Turning to spending and while both service and product sale costs were reduced, selling, general and administrative expenses were up 6.1% to $43.7m, while acquisition and integration costs reached $1.5m and depreciation and amortisation $25.0m.

This meant Inspired ended the first half with an operating loss of $21.9m, slightly higher than $21.1m last year, while adjusted earnings before interest, tax, depreciation and amortisation (EBITDA) edged down 1.7% to $11.9m.

Inspired also noted $30.8m in interest expenses, more than double the amount last year, as well as $13.5m in change in fair value of warrant liability, which left additional expenses of $39.0m.

Taking this into account, pre-tax loss amounted to $60.9m, compared to $35.7m. Inspired paid $400,000 and despite benefitting from $5.8m in other income, including $5.5m from actuarial gains on its pension plan, comprehensive loss for the half jumped from $38.4m in 2020 to $54.7m.
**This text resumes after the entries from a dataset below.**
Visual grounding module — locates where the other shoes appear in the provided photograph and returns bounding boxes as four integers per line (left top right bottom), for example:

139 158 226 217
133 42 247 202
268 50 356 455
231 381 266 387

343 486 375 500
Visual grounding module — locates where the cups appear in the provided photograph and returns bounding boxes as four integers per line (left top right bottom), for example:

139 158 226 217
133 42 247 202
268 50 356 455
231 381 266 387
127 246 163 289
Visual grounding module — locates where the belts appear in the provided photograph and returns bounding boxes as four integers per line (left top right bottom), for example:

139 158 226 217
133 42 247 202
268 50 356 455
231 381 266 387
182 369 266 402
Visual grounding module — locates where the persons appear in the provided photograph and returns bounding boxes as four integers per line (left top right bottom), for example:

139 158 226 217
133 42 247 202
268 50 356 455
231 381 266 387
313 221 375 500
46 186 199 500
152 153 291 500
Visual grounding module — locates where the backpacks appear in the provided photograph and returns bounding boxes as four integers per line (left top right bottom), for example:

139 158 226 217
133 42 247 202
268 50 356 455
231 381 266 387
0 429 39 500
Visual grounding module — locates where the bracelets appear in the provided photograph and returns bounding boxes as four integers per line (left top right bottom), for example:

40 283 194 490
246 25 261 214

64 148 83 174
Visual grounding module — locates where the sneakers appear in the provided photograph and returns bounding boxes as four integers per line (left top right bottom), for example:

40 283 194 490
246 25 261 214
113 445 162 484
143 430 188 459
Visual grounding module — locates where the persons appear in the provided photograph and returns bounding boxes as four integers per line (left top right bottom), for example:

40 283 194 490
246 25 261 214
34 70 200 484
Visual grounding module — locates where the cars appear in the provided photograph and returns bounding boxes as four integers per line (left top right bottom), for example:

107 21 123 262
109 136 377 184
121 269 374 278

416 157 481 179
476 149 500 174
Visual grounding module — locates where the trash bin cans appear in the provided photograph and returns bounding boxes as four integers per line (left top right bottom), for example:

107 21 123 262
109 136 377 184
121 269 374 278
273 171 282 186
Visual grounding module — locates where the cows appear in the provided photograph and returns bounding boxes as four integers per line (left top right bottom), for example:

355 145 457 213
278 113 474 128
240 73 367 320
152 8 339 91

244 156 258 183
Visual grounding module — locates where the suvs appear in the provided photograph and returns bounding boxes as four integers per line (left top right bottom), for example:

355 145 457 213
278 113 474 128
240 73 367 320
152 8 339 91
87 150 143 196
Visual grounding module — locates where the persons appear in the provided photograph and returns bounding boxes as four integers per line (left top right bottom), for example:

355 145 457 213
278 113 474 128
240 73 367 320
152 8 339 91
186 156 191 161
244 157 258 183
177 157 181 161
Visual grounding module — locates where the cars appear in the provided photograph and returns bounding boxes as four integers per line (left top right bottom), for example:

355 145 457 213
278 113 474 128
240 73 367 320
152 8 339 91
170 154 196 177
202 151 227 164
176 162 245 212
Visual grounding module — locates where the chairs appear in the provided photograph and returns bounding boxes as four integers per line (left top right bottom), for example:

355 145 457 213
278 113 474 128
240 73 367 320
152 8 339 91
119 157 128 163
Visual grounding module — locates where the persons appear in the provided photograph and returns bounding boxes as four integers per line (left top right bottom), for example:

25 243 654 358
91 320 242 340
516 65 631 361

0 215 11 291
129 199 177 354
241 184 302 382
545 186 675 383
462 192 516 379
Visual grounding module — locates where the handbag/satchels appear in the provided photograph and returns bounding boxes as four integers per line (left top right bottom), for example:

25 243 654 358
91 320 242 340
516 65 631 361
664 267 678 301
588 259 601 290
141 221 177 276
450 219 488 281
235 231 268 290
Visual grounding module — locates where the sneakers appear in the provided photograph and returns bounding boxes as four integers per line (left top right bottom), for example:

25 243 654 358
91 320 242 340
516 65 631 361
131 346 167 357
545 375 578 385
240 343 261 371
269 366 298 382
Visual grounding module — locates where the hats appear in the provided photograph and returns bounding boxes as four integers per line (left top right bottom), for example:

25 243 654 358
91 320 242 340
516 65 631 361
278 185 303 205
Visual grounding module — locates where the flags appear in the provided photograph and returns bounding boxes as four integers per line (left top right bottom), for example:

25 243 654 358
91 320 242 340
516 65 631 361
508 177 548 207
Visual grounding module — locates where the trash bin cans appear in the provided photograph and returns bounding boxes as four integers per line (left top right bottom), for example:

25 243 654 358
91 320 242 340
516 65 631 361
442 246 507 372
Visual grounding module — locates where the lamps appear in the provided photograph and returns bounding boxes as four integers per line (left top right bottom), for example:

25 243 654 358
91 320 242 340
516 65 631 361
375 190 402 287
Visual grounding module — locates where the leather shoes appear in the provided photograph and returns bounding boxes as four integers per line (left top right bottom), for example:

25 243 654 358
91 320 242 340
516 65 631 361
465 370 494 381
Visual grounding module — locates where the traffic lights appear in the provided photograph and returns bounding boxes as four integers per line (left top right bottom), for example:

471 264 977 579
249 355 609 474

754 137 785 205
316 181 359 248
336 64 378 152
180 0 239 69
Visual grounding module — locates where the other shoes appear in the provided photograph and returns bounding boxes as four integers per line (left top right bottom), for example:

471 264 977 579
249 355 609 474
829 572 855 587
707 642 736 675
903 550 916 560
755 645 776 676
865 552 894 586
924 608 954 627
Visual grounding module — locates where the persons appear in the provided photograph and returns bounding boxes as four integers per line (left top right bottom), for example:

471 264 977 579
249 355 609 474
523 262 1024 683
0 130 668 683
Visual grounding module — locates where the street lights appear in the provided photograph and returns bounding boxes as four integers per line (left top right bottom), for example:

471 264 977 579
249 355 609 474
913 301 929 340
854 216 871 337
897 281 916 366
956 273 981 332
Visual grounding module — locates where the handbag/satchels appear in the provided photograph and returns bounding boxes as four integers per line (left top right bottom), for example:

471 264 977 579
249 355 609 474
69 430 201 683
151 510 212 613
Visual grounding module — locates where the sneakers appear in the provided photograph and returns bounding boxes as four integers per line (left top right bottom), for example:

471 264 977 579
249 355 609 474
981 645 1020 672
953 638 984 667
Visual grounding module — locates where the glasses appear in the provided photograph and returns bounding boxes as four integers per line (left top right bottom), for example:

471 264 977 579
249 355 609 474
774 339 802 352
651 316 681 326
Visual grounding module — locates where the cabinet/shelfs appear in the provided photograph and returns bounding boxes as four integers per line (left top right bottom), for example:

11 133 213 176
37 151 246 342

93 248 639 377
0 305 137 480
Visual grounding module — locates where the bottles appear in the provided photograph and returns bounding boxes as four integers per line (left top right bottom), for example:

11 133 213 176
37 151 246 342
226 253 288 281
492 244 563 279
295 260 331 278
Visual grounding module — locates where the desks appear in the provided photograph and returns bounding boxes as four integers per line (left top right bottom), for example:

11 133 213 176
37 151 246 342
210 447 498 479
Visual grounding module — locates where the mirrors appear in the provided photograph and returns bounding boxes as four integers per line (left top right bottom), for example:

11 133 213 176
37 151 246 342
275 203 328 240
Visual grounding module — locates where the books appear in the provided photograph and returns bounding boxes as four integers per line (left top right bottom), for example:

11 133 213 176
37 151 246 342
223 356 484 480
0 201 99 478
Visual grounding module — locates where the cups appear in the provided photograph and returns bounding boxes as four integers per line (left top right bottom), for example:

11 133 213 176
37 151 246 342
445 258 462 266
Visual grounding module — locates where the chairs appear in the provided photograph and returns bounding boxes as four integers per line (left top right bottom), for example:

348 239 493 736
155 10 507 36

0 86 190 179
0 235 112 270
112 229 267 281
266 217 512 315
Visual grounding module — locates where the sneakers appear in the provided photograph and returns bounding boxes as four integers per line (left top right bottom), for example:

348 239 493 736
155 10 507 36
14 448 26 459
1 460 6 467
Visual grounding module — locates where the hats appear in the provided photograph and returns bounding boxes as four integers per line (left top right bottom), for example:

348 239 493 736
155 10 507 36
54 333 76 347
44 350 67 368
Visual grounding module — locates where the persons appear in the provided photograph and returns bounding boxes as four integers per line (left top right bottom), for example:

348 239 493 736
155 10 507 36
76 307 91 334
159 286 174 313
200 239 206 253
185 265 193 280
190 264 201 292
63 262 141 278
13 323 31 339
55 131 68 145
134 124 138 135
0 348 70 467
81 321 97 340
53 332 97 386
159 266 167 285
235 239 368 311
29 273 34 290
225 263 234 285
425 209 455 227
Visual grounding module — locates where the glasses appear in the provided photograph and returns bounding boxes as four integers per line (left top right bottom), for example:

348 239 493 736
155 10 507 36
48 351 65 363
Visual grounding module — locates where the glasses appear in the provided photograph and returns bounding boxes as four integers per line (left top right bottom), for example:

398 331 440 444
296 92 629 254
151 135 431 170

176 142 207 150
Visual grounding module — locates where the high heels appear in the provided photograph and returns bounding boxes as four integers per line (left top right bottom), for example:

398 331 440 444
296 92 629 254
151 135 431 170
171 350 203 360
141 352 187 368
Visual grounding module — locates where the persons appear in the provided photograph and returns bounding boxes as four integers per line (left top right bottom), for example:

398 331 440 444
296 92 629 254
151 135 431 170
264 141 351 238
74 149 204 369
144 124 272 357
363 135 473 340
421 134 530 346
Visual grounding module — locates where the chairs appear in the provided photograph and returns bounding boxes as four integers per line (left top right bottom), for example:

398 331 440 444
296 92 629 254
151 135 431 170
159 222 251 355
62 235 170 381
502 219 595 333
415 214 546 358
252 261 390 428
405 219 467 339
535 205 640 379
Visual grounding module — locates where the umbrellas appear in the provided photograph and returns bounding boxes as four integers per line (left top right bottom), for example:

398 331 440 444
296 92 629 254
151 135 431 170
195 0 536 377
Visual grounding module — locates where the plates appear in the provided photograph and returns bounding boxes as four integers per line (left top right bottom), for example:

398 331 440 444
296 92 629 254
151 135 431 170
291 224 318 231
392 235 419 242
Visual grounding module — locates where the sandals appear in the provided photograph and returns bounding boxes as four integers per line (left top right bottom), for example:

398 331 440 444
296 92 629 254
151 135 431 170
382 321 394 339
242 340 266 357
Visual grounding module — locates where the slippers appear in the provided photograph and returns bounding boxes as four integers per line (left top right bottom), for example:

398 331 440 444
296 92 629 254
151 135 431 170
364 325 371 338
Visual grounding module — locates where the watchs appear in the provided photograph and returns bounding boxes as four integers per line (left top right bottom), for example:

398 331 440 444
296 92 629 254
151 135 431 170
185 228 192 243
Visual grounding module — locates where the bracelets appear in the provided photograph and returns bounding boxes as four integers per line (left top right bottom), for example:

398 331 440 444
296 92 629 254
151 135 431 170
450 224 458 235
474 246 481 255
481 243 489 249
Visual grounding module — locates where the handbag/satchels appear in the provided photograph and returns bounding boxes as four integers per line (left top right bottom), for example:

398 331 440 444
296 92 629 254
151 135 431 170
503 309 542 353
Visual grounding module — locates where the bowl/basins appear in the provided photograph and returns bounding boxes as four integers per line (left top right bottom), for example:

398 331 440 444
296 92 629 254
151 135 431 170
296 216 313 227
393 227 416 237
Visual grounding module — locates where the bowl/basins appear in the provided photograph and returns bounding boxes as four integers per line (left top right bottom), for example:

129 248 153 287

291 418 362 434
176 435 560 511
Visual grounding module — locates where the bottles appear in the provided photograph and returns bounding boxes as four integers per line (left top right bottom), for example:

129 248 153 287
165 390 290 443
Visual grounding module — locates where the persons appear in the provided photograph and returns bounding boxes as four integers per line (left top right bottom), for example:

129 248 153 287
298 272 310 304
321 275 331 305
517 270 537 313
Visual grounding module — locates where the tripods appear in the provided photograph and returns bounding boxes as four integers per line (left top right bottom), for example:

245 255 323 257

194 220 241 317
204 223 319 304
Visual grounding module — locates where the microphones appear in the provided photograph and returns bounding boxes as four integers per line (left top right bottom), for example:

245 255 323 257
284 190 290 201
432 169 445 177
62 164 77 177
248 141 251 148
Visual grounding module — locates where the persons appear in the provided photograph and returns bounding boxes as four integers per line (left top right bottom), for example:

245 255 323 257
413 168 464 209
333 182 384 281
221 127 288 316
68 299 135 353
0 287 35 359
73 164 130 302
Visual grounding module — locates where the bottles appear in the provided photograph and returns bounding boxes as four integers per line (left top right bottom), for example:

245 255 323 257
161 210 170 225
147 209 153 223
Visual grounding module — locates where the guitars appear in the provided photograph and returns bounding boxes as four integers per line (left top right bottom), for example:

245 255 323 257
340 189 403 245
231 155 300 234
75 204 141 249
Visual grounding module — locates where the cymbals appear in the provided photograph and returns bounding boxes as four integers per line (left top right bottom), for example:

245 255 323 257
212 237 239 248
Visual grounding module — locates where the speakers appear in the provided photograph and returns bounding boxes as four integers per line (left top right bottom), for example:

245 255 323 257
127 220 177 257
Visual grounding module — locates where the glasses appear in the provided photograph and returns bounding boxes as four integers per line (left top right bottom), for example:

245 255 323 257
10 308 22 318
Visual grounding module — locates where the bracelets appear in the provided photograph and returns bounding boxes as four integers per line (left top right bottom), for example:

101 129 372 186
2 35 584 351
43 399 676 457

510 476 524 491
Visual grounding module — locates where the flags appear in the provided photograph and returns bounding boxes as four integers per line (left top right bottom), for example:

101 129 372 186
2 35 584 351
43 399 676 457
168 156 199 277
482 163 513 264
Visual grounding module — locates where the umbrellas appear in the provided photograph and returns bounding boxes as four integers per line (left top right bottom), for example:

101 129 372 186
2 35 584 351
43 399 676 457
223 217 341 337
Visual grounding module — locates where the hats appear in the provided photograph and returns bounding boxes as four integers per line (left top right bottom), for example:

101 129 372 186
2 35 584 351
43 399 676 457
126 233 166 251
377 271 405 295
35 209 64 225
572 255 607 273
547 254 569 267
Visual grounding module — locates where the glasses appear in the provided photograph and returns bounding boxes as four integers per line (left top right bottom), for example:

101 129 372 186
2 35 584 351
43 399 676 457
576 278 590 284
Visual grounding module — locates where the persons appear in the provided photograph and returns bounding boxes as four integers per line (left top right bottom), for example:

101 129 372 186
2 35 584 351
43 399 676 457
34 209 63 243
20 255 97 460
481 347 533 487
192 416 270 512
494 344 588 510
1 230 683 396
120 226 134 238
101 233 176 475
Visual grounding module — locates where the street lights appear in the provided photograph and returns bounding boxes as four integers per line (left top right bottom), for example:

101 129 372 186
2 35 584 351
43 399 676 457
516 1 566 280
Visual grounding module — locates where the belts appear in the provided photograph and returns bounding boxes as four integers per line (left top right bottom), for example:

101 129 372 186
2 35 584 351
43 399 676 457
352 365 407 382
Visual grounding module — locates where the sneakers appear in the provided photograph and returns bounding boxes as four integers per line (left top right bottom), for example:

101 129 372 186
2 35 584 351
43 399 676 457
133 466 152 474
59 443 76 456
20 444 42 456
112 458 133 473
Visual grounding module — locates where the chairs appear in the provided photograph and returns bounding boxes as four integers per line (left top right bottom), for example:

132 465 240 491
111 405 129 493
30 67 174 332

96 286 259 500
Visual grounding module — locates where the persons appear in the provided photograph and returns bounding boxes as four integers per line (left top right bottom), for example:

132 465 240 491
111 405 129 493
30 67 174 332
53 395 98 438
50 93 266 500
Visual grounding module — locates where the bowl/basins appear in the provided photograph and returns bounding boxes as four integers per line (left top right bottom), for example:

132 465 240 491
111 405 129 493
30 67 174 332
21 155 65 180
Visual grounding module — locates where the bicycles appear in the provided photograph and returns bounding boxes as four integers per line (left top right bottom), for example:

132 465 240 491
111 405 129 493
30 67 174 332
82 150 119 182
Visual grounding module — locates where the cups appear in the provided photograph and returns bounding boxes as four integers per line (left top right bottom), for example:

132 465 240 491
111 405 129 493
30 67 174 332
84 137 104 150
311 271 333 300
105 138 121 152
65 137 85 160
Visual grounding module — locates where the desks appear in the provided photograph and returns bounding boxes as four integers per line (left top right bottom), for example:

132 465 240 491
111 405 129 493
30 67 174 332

Looking at the second quarter, revenue in the three months to 30 June reached $41.5m, up 166.0% on last year, with service revenue hiking 145.1% to $37.5m and product sales 1,233.3% to $4.0m.

Breaking this down by product, gaming revenue reached $16.2m, helped by the reopening of retail locations after novel coronavirus (Covid-19) closures, virtual sports revenue hit $8.2m, interactive revenue $5.8m and leisure revenue, also boosted by retail, $11.3m.

Last year’s closure periods meant service and product sales costs were up, while Inspired also saw selling, general and administrative expenses more than double from $12.2m to $28.5m.

Acquisition and integration costs were just $100,000 and depreciation and amortisation $11.9m, meaning operating loss improved from $13.9m to $9.7m and adjusted EBITDA jumped 289.3% to $8.0m.

However, after accounting for $33.8m in other costs, including $22.2m in interest expense and $10.5m in change in fair value of warrant liability, loss before tax widened from $26.2m last year to $43.8m.

Inspired paid $300,000 in income tax and while it received $1.2m in other income, it ended the quarter with a comprehensive loss of $42.6m, compared to $35.0m in 2020.

Executive chairman Lorne Weil said despite the loss, Inspired was pleased with its second-quarter performance, adding that the reopening of retail will help the business moving forward.

“We are pleased with our second quarter results as the majority of our retail businesses steadily reopened throughout the quarter and our interactive business built upon its momentum coming into the quarter to continue its rapid growth trajectory,” Weil said.

“From what we have seen in July and so far in August, this momentum in the interactive business has continued—leading to record-level revenues in July, notwithstanding the reopening of retail customers during the quarter—while our retail businesses appear to have rebounded quickly to roughly pre-Covid levels, as we had forecasted.”

Weil also referenced Inspired’s advancements in North America, saying this area of the business remains a “key driver of growth opportunities”.

“We see the North American online gaming and betting markets as significant opportunities, and we believe we are well positioned in these markets,” Weil said. “We launched our first games into Michigan in the second quarter and North America has now become our second largest Interactive market, with further opportunities as we continue to reach full deployment across Michigan and New Jersey and seek to benefit from opportunities with several additional states.”